U.S. Lawyers Ask Judges to Overturn Decision on UGA Admissions

U.S. Lawyers Ask Judges to Overturn Decision on UGA Admissions

ATLANTA
In a strongly worded appeal, lawyers for the federal government have urged an appeals court to overturn a decision against the University of Georgia’s use of race in its admissions.
Officials at the U.S. Department of Justice say U.S. District Judge B. Avant Edenfield was wrong to conclude that using race-conscious admissions to achieve a diverse student body was not of compelling government interest.
In his July ruling in a lawsuit filed by White women who claimed they were discriminated against in favor of Blacks who were admitted to the university, Edenfield found the policy unconstitutional and ordered the school to pay the plaintiffs for having to spend more money to enroll elsewhere.
The university has since settled with the plaintiffs, but it is appealing the essence of Edenfield’s ruling to the 11th U.S. Circuit Court of Appeals. Justice Department officials filed their brief on behalf of the school.
Justice Department lawyers, including Assistant Attorney General Bill Lann Lee, cite “overwhelming empirical evidence” that “a diverse student body enables colleges and universities to provide a richer education to all students by challenging students to think more critically and broadly.”
In his ruling, Edenfield said that the 1978 U.S. Supreme Court decision in Regents of the University of California vs. Bakke is no longer the law of the land.
“For this court to dismiss Bakke would be a sweeping conclusion not justified by principles of legal reasoning,” government lawyers told the 11th Circuit.
They say Edenfield did not give enough weight to pretrial testimony of the university’s president, Dr. Michael Adams, and former president Dr. Charles Knapp, that use of race in admissions improves the education of all students. Knapp testified that diverse classrooms elevate “the quality of discussion and the level of critical thinking.”

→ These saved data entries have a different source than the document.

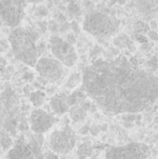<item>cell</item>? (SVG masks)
<instances>
[{
    "instance_id": "34",
    "label": "cell",
    "mask_w": 158,
    "mask_h": 159,
    "mask_svg": "<svg viewBox=\"0 0 158 159\" xmlns=\"http://www.w3.org/2000/svg\"><path fill=\"white\" fill-rule=\"evenodd\" d=\"M88 131H90V128H89L88 126H86V127H84V128H82V129L80 130V132H81L82 134H86V133H87V132H88Z\"/></svg>"
},
{
    "instance_id": "24",
    "label": "cell",
    "mask_w": 158,
    "mask_h": 159,
    "mask_svg": "<svg viewBox=\"0 0 158 159\" xmlns=\"http://www.w3.org/2000/svg\"><path fill=\"white\" fill-rule=\"evenodd\" d=\"M70 30H72L74 34H79L80 30H79V24L77 23L76 21H73L72 23L70 24Z\"/></svg>"
},
{
    "instance_id": "5",
    "label": "cell",
    "mask_w": 158,
    "mask_h": 159,
    "mask_svg": "<svg viewBox=\"0 0 158 159\" xmlns=\"http://www.w3.org/2000/svg\"><path fill=\"white\" fill-rule=\"evenodd\" d=\"M42 141H38L37 134L29 140L21 135L7 154V159H46L41 152Z\"/></svg>"
},
{
    "instance_id": "14",
    "label": "cell",
    "mask_w": 158,
    "mask_h": 159,
    "mask_svg": "<svg viewBox=\"0 0 158 159\" xmlns=\"http://www.w3.org/2000/svg\"><path fill=\"white\" fill-rule=\"evenodd\" d=\"M114 46L118 49H133V42L128 35L126 34H119L114 38Z\"/></svg>"
},
{
    "instance_id": "10",
    "label": "cell",
    "mask_w": 158,
    "mask_h": 159,
    "mask_svg": "<svg viewBox=\"0 0 158 159\" xmlns=\"http://www.w3.org/2000/svg\"><path fill=\"white\" fill-rule=\"evenodd\" d=\"M50 49L54 59L61 62L67 68L73 67L78 61V54L74 46L59 36H52L50 38Z\"/></svg>"
},
{
    "instance_id": "16",
    "label": "cell",
    "mask_w": 158,
    "mask_h": 159,
    "mask_svg": "<svg viewBox=\"0 0 158 159\" xmlns=\"http://www.w3.org/2000/svg\"><path fill=\"white\" fill-rule=\"evenodd\" d=\"M29 101L36 108H39L40 106L43 105L44 101H46V93L40 90L34 91L29 94Z\"/></svg>"
},
{
    "instance_id": "9",
    "label": "cell",
    "mask_w": 158,
    "mask_h": 159,
    "mask_svg": "<svg viewBox=\"0 0 158 159\" xmlns=\"http://www.w3.org/2000/svg\"><path fill=\"white\" fill-rule=\"evenodd\" d=\"M76 144V136L70 126L55 130L49 136V148L55 154L64 155L73 151Z\"/></svg>"
},
{
    "instance_id": "31",
    "label": "cell",
    "mask_w": 158,
    "mask_h": 159,
    "mask_svg": "<svg viewBox=\"0 0 158 159\" xmlns=\"http://www.w3.org/2000/svg\"><path fill=\"white\" fill-rule=\"evenodd\" d=\"M90 132L93 134V135H97V134H99V132H100L99 127H97V126H92V127L90 128Z\"/></svg>"
},
{
    "instance_id": "7",
    "label": "cell",
    "mask_w": 158,
    "mask_h": 159,
    "mask_svg": "<svg viewBox=\"0 0 158 159\" xmlns=\"http://www.w3.org/2000/svg\"><path fill=\"white\" fill-rule=\"evenodd\" d=\"M35 68L39 77L49 82L60 84L67 76V67H65L57 60L51 57H40Z\"/></svg>"
},
{
    "instance_id": "32",
    "label": "cell",
    "mask_w": 158,
    "mask_h": 159,
    "mask_svg": "<svg viewBox=\"0 0 158 159\" xmlns=\"http://www.w3.org/2000/svg\"><path fill=\"white\" fill-rule=\"evenodd\" d=\"M70 30V24H67V23H63V24H62V26H61V28H60V30H61V32H66V30Z\"/></svg>"
},
{
    "instance_id": "4",
    "label": "cell",
    "mask_w": 158,
    "mask_h": 159,
    "mask_svg": "<svg viewBox=\"0 0 158 159\" xmlns=\"http://www.w3.org/2000/svg\"><path fill=\"white\" fill-rule=\"evenodd\" d=\"M20 98L13 89L7 88L0 94V131L11 136L19 131Z\"/></svg>"
},
{
    "instance_id": "35",
    "label": "cell",
    "mask_w": 158,
    "mask_h": 159,
    "mask_svg": "<svg viewBox=\"0 0 158 159\" xmlns=\"http://www.w3.org/2000/svg\"><path fill=\"white\" fill-rule=\"evenodd\" d=\"M41 1H43V0H26V2H28V3H39Z\"/></svg>"
},
{
    "instance_id": "27",
    "label": "cell",
    "mask_w": 158,
    "mask_h": 159,
    "mask_svg": "<svg viewBox=\"0 0 158 159\" xmlns=\"http://www.w3.org/2000/svg\"><path fill=\"white\" fill-rule=\"evenodd\" d=\"M49 30H51L52 33H57L59 32V27H57V24L55 22H51L49 24Z\"/></svg>"
},
{
    "instance_id": "12",
    "label": "cell",
    "mask_w": 158,
    "mask_h": 159,
    "mask_svg": "<svg viewBox=\"0 0 158 159\" xmlns=\"http://www.w3.org/2000/svg\"><path fill=\"white\" fill-rule=\"evenodd\" d=\"M92 106H93V104L91 101L84 100V101H82L81 103H79V104L70 107V111H68L70 119L74 122L84 121L87 115H88V111H90V108Z\"/></svg>"
},
{
    "instance_id": "13",
    "label": "cell",
    "mask_w": 158,
    "mask_h": 159,
    "mask_svg": "<svg viewBox=\"0 0 158 159\" xmlns=\"http://www.w3.org/2000/svg\"><path fill=\"white\" fill-rule=\"evenodd\" d=\"M67 96L64 93L54 95L50 100V107L52 111L56 115H64L70 111V106L67 104Z\"/></svg>"
},
{
    "instance_id": "8",
    "label": "cell",
    "mask_w": 158,
    "mask_h": 159,
    "mask_svg": "<svg viewBox=\"0 0 158 159\" xmlns=\"http://www.w3.org/2000/svg\"><path fill=\"white\" fill-rule=\"evenodd\" d=\"M26 0H0V19L8 27H19L25 14Z\"/></svg>"
},
{
    "instance_id": "29",
    "label": "cell",
    "mask_w": 158,
    "mask_h": 159,
    "mask_svg": "<svg viewBox=\"0 0 158 159\" xmlns=\"http://www.w3.org/2000/svg\"><path fill=\"white\" fill-rule=\"evenodd\" d=\"M24 79L27 80V81H32V80H34V74L27 71V73L24 74Z\"/></svg>"
},
{
    "instance_id": "22",
    "label": "cell",
    "mask_w": 158,
    "mask_h": 159,
    "mask_svg": "<svg viewBox=\"0 0 158 159\" xmlns=\"http://www.w3.org/2000/svg\"><path fill=\"white\" fill-rule=\"evenodd\" d=\"M68 11H70V13L73 15V16H76V15H78L80 13L79 7L77 6V4H75V3H70V7H68Z\"/></svg>"
},
{
    "instance_id": "3",
    "label": "cell",
    "mask_w": 158,
    "mask_h": 159,
    "mask_svg": "<svg viewBox=\"0 0 158 159\" xmlns=\"http://www.w3.org/2000/svg\"><path fill=\"white\" fill-rule=\"evenodd\" d=\"M82 28L100 42L107 41L119 30V21L115 16L99 11H93L86 15Z\"/></svg>"
},
{
    "instance_id": "17",
    "label": "cell",
    "mask_w": 158,
    "mask_h": 159,
    "mask_svg": "<svg viewBox=\"0 0 158 159\" xmlns=\"http://www.w3.org/2000/svg\"><path fill=\"white\" fill-rule=\"evenodd\" d=\"M13 141L11 135L4 131H0V146L3 148V151H10L13 146Z\"/></svg>"
},
{
    "instance_id": "19",
    "label": "cell",
    "mask_w": 158,
    "mask_h": 159,
    "mask_svg": "<svg viewBox=\"0 0 158 159\" xmlns=\"http://www.w3.org/2000/svg\"><path fill=\"white\" fill-rule=\"evenodd\" d=\"M133 30L138 35H144V34H147L150 32V25L144 22H137L133 26Z\"/></svg>"
},
{
    "instance_id": "23",
    "label": "cell",
    "mask_w": 158,
    "mask_h": 159,
    "mask_svg": "<svg viewBox=\"0 0 158 159\" xmlns=\"http://www.w3.org/2000/svg\"><path fill=\"white\" fill-rule=\"evenodd\" d=\"M28 126H29V124H27V120H26L25 118H23L19 124V130L22 132H24L28 129Z\"/></svg>"
},
{
    "instance_id": "30",
    "label": "cell",
    "mask_w": 158,
    "mask_h": 159,
    "mask_svg": "<svg viewBox=\"0 0 158 159\" xmlns=\"http://www.w3.org/2000/svg\"><path fill=\"white\" fill-rule=\"evenodd\" d=\"M101 52H102V49L100 48L99 46H95V47H94V49H93V50L91 51V57H93V54H97V55H99Z\"/></svg>"
},
{
    "instance_id": "21",
    "label": "cell",
    "mask_w": 158,
    "mask_h": 159,
    "mask_svg": "<svg viewBox=\"0 0 158 159\" xmlns=\"http://www.w3.org/2000/svg\"><path fill=\"white\" fill-rule=\"evenodd\" d=\"M35 14L39 17H43L48 14V9L44 6H39V7H37L36 11H35Z\"/></svg>"
},
{
    "instance_id": "6",
    "label": "cell",
    "mask_w": 158,
    "mask_h": 159,
    "mask_svg": "<svg viewBox=\"0 0 158 159\" xmlns=\"http://www.w3.org/2000/svg\"><path fill=\"white\" fill-rule=\"evenodd\" d=\"M148 146L139 142L128 143L122 146L108 147L105 153V159H148Z\"/></svg>"
},
{
    "instance_id": "1",
    "label": "cell",
    "mask_w": 158,
    "mask_h": 159,
    "mask_svg": "<svg viewBox=\"0 0 158 159\" xmlns=\"http://www.w3.org/2000/svg\"><path fill=\"white\" fill-rule=\"evenodd\" d=\"M82 88L111 115L139 113L158 100V77L132 65L126 57L95 60L82 73Z\"/></svg>"
},
{
    "instance_id": "26",
    "label": "cell",
    "mask_w": 158,
    "mask_h": 159,
    "mask_svg": "<svg viewBox=\"0 0 158 159\" xmlns=\"http://www.w3.org/2000/svg\"><path fill=\"white\" fill-rule=\"evenodd\" d=\"M147 36L152 41H158V33L156 30H150L147 33Z\"/></svg>"
},
{
    "instance_id": "20",
    "label": "cell",
    "mask_w": 158,
    "mask_h": 159,
    "mask_svg": "<svg viewBox=\"0 0 158 159\" xmlns=\"http://www.w3.org/2000/svg\"><path fill=\"white\" fill-rule=\"evenodd\" d=\"M147 66H148V69L151 70V73L153 74V71L156 70L158 68V57H153L151 60H148Z\"/></svg>"
},
{
    "instance_id": "2",
    "label": "cell",
    "mask_w": 158,
    "mask_h": 159,
    "mask_svg": "<svg viewBox=\"0 0 158 159\" xmlns=\"http://www.w3.org/2000/svg\"><path fill=\"white\" fill-rule=\"evenodd\" d=\"M38 40L39 34L37 32L19 26L12 30L8 41L15 59L25 65L35 67L42 51Z\"/></svg>"
},
{
    "instance_id": "18",
    "label": "cell",
    "mask_w": 158,
    "mask_h": 159,
    "mask_svg": "<svg viewBox=\"0 0 158 159\" xmlns=\"http://www.w3.org/2000/svg\"><path fill=\"white\" fill-rule=\"evenodd\" d=\"M80 82L82 84V75L78 73H74L67 78L65 82V87L67 89H75Z\"/></svg>"
},
{
    "instance_id": "33",
    "label": "cell",
    "mask_w": 158,
    "mask_h": 159,
    "mask_svg": "<svg viewBox=\"0 0 158 159\" xmlns=\"http://www.w3.org/2000/svg\"><path fill=\"white\" fill-rule=\"evenodd\" d=\"M148 25H150V28H152V30H155L158 27V22L157 21H152L151 22V24H148Z\"/></svg>"
},
{
    "instance_id": "15",
    "label": "cell",
    "mask_w": 158,
    "mask_h": 159,
    "mask_svg": "<svg viewBox=\"0 0 158 159\" xmlns=\"http://www.w3.org/2000/svg\"><path fill=\"white\" fill-rule=\"evenodd\" d=\"M87 96L88 95L84 92V88L80 89V90L73 91V92L67 96V104H68V106H70V108L75 106V105L79 104V103H81L82 101L87 100Z\"/></svg>"
},
{
    "instance_id": "28",
    "label": "cell",
    "mask_w": 158,
    "mask_h": 159,
    "mask_svg": "<svg viewBox=\"0 0 158 159\" xmlns=\"http://www.w3.org/2000/svg\"><path fill=\"white\" fill-rule=\"evenodd\" d=\"M135 115H131V114H124V116L122 117V119L126 120V121H131V120H134L135 119Z\"/></svg>"
},
{
    "instance_id": "36",
    "label": "cell",
    "mask_w": 158,
    "mask_h": 159,
    "mask_svg": "<svg viewBox=\"0 0 158 159\" xmlns=\"http://www.w3.org/2000/svg\"><path fill=\"white\" fill-rule=\"evenodd\" d=\"M119 1H120V0H111L110 3H108V6H112V4L116 3V2H119Z\"/></svg>"
},
{
    "instance_id": "11",
    "label": "cell",
    "mask_w": 158,
    "mask_h": 159,
    "mask_svg": "<svg viewBox=\"0 0 158 159\" xmlns=\"http://www.w3.org/2000/svg\"><path fill=\"white\" fill-rule=\"evenodd\" d=\"M54 122L55 118L41 108H35L30 113L29 120H28L30 130L35 134H40V135L51 130Z\"/></svg>"
},
{
    "instance_id": "25",
    "label": "cell",
    "mask_w": 158,
    "mask_h": 159,
    "mask_svg": "<svg viewBox=\"0 0 158 159\" xmlns=\"http://www.w3.org/2000/svg\"><path fill=\"white\" fill-rule=\"evenodd\" d=\"M66 41L68 42V43H70L72 46H74L75 43H76V37H75V35L73 33H70V34H68L67 36H66Z\"/></svg>"
}]
</instances>
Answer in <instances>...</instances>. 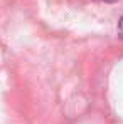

Nonwhite applicants were given a mathematical boost until August, when the school suspended racial consideration in admissions while the case is settled.
Parks, who has until Nov. 20 to file his reply to the 11th Circuit, says the Justice Department might be trying to use the Georgia case to settle the legal dispute over the appropriateness of affirmative action in college
admissions.
Laughlin McDonald, a lawyer for the American Civil Liberties Union, says the Justice Department’s decision to enter the case in support of the university is significant.
“The law has been going so poorly in the area of affirmative action, but the strong position by the government indicates they aren’t capitulating and are willing to fight for it,” McDonald says.